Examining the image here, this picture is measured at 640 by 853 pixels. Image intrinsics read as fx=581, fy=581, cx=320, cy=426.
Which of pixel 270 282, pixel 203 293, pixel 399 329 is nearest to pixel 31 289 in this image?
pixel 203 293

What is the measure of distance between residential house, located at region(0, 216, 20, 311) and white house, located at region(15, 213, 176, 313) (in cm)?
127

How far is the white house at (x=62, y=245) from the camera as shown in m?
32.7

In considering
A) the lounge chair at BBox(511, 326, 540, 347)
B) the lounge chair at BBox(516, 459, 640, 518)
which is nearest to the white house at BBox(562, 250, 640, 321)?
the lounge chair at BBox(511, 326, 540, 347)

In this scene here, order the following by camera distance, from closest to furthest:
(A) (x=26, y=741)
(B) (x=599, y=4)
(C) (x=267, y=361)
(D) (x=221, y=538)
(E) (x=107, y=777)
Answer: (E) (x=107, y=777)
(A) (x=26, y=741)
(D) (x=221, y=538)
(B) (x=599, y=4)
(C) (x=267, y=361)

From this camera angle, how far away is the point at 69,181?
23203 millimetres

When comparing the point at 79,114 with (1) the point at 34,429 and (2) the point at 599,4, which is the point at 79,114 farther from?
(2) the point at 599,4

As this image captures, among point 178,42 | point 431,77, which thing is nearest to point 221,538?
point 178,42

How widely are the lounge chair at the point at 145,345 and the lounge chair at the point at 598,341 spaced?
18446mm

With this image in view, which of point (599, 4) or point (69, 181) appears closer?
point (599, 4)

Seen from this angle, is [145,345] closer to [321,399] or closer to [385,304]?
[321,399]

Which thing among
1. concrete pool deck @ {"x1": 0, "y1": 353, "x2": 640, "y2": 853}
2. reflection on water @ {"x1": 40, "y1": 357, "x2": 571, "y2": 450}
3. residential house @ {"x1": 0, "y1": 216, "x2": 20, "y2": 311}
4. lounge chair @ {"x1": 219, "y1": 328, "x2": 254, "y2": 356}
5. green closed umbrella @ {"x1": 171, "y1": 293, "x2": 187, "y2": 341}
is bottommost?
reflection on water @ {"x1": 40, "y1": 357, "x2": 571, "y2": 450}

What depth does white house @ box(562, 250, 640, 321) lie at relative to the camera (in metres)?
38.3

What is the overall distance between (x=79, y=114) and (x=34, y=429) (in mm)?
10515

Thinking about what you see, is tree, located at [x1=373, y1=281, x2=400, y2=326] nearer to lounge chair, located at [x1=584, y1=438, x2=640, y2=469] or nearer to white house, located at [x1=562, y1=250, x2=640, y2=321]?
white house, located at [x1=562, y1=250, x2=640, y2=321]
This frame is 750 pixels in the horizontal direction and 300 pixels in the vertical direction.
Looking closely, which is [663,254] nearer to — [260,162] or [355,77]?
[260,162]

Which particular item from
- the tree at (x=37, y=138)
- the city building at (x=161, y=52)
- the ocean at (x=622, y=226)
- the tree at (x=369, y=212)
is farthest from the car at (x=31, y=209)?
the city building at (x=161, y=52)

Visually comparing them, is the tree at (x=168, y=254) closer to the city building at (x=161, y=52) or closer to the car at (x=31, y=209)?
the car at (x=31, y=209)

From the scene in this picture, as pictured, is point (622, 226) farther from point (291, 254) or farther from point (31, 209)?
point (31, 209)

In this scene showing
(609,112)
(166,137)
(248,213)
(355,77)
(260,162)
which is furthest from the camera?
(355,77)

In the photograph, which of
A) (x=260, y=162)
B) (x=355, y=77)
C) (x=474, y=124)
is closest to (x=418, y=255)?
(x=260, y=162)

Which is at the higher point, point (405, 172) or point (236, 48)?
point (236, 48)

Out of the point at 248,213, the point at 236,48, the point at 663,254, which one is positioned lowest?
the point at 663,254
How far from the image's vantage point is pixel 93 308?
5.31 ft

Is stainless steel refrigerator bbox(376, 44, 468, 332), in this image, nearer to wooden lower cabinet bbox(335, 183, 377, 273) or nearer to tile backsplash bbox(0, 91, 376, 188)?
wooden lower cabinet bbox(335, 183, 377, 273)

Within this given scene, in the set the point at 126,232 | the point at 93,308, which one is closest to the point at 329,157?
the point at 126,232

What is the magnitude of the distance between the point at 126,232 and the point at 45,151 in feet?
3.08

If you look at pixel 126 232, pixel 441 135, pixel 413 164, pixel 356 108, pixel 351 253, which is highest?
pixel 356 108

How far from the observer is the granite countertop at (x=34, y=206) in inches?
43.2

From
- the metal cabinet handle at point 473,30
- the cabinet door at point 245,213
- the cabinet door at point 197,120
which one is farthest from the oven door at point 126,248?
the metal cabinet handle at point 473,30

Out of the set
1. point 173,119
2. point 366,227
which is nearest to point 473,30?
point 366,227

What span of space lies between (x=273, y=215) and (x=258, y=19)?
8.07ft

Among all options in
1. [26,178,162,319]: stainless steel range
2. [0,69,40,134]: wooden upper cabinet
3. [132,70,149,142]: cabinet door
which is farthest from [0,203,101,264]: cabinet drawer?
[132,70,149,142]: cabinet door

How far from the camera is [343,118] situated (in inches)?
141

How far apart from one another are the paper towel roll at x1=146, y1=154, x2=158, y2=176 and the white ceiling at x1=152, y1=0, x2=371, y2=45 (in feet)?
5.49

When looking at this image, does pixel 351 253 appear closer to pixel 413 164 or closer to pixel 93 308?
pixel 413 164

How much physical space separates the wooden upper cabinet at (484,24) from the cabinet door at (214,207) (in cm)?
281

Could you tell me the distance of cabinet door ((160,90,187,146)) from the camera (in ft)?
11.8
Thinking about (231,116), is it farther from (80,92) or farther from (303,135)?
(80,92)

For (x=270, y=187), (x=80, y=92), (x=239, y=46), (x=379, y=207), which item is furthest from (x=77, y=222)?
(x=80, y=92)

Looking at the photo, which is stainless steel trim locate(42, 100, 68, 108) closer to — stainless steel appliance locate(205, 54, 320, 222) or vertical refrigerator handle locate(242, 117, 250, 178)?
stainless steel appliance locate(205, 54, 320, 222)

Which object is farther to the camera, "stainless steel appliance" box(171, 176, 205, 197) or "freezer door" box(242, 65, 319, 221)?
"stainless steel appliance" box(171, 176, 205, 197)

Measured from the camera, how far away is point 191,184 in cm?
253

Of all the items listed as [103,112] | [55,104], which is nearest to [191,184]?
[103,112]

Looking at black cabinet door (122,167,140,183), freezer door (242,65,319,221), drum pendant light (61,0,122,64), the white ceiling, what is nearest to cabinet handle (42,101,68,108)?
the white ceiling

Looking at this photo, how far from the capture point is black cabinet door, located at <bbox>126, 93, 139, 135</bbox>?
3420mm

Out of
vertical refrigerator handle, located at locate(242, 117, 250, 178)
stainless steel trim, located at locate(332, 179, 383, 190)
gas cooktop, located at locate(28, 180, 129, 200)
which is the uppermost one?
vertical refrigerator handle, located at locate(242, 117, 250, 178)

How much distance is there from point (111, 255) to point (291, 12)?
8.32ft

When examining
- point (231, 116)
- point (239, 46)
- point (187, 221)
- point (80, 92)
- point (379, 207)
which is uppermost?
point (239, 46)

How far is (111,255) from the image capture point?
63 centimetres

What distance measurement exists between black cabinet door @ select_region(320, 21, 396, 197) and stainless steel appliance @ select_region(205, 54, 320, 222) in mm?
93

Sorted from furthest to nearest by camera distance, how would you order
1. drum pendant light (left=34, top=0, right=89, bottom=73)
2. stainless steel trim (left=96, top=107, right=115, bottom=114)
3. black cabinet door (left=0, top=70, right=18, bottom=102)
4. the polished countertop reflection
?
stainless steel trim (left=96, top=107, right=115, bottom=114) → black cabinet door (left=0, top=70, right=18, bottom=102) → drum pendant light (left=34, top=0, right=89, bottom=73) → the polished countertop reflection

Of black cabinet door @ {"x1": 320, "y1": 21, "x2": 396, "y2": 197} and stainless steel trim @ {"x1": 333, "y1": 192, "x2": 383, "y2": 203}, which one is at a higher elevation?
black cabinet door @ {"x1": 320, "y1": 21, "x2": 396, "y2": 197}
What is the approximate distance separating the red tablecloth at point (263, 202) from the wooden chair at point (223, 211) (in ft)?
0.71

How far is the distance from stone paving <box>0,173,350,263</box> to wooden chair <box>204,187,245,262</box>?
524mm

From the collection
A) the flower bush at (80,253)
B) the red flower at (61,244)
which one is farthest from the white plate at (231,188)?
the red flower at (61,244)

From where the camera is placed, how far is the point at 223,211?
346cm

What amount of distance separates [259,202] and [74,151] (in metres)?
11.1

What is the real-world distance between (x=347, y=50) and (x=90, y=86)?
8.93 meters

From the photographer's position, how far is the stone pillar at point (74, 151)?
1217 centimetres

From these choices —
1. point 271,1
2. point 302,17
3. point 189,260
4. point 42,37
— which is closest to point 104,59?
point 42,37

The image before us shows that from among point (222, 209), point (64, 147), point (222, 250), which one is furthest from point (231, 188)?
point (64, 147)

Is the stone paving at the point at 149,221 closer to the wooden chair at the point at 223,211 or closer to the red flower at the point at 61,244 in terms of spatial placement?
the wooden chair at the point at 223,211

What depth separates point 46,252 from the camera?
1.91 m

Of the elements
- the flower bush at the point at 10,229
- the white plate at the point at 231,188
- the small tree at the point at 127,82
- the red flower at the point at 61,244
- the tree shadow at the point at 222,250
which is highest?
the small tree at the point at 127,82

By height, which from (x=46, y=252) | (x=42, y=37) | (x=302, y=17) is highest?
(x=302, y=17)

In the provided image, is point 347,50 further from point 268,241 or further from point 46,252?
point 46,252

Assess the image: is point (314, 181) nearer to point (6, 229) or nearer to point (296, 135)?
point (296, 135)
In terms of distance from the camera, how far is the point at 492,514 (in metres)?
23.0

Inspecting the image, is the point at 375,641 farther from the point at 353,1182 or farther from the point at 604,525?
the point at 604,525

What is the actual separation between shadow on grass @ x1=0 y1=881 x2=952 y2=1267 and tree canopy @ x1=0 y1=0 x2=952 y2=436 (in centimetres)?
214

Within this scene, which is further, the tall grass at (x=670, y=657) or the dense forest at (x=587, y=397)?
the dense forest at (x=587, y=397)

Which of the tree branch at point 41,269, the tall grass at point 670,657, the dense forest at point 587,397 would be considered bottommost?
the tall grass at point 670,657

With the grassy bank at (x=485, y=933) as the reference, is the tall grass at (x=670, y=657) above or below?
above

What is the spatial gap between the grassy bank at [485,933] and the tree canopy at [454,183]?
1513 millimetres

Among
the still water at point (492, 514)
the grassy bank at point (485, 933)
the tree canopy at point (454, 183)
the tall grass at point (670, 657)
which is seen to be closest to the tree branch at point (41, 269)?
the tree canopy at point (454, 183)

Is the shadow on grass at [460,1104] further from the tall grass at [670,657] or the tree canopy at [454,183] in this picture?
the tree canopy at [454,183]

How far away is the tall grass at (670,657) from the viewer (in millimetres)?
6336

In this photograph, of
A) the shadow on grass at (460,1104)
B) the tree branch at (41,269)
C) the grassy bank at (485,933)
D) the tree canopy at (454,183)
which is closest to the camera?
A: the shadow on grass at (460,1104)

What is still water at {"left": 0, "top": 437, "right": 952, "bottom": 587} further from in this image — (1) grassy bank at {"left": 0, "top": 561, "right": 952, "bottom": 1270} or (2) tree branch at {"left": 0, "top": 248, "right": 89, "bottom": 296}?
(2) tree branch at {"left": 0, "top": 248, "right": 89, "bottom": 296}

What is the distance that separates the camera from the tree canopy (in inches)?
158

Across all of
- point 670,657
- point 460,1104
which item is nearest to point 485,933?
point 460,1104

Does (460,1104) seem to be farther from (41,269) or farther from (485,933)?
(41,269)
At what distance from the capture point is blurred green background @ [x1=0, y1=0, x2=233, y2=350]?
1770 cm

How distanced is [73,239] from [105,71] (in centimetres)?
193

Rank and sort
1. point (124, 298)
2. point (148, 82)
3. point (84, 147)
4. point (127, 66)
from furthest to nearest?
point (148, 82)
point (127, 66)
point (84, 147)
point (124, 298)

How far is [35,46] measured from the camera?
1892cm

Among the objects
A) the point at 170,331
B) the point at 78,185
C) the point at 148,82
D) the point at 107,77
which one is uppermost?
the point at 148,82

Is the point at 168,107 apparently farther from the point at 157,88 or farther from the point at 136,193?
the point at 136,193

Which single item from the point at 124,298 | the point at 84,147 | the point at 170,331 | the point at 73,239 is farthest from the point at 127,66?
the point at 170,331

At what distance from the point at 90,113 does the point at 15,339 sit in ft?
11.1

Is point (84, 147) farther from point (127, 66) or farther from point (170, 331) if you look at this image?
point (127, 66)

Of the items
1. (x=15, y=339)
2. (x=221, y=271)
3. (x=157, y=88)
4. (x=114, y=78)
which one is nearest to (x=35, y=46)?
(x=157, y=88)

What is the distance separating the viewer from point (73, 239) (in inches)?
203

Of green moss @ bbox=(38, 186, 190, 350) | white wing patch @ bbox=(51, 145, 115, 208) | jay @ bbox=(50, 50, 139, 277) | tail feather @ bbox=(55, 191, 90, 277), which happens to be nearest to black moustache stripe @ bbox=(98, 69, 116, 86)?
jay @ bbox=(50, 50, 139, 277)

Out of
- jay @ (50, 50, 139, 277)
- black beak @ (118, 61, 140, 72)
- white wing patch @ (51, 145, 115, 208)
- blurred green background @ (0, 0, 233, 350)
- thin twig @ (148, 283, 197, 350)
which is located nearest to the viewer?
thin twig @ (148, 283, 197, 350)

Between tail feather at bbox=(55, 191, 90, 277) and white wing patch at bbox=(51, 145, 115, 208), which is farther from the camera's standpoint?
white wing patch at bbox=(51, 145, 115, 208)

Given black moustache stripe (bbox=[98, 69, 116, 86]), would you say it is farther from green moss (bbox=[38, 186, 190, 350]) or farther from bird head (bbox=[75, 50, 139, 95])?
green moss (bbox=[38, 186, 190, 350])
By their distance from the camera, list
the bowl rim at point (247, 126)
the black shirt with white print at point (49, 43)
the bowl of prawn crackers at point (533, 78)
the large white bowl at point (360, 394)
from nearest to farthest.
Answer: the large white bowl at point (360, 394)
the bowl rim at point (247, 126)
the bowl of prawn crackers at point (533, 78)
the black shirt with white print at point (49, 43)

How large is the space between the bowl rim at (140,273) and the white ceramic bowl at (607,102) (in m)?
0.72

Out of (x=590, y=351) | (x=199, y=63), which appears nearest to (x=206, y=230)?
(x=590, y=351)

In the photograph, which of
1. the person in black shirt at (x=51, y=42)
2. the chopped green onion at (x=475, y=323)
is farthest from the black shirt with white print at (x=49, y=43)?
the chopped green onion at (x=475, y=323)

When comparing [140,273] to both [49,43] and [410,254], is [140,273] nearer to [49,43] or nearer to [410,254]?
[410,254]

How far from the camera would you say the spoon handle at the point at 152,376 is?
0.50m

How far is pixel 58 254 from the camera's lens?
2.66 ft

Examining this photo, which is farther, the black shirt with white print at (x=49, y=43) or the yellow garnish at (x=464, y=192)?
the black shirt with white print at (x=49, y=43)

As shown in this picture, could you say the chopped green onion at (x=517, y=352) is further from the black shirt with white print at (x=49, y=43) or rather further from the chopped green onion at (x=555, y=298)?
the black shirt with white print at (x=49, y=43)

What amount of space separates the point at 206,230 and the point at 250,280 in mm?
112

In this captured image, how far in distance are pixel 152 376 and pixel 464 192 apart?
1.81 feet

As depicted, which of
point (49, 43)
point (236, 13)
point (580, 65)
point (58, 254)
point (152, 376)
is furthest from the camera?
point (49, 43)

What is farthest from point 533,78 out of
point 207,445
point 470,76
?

════════

Your task is to output exactly the lines running from the one with "As shown in this" through the final line of the material above, with both ends included.

• _SOLUTION_:
As shown in this picture, could you say the chopped green onion at (x=517, y=352) is further from the black shirt with white print at (x=49, y=43) or rather further from the chopped green onion at (x=555, y=298)?
the black shirt with white print at (x=49, y=43)

What amount of space separates the point at 206,230 and the point at 250,280 in mm?
112

In this captured image, how far in distance are pixel 152 376 and pixel 464 192 apart?
1.81 feet

As depicted, which of
point (49, 43)
point (236, 13)
point (580, 65)
point (58, 254)
point (152, 376)
is furthest from the camera?
point (49, 43)

What is farthest from point 533,78 out of
point 207,445
point 470,76
?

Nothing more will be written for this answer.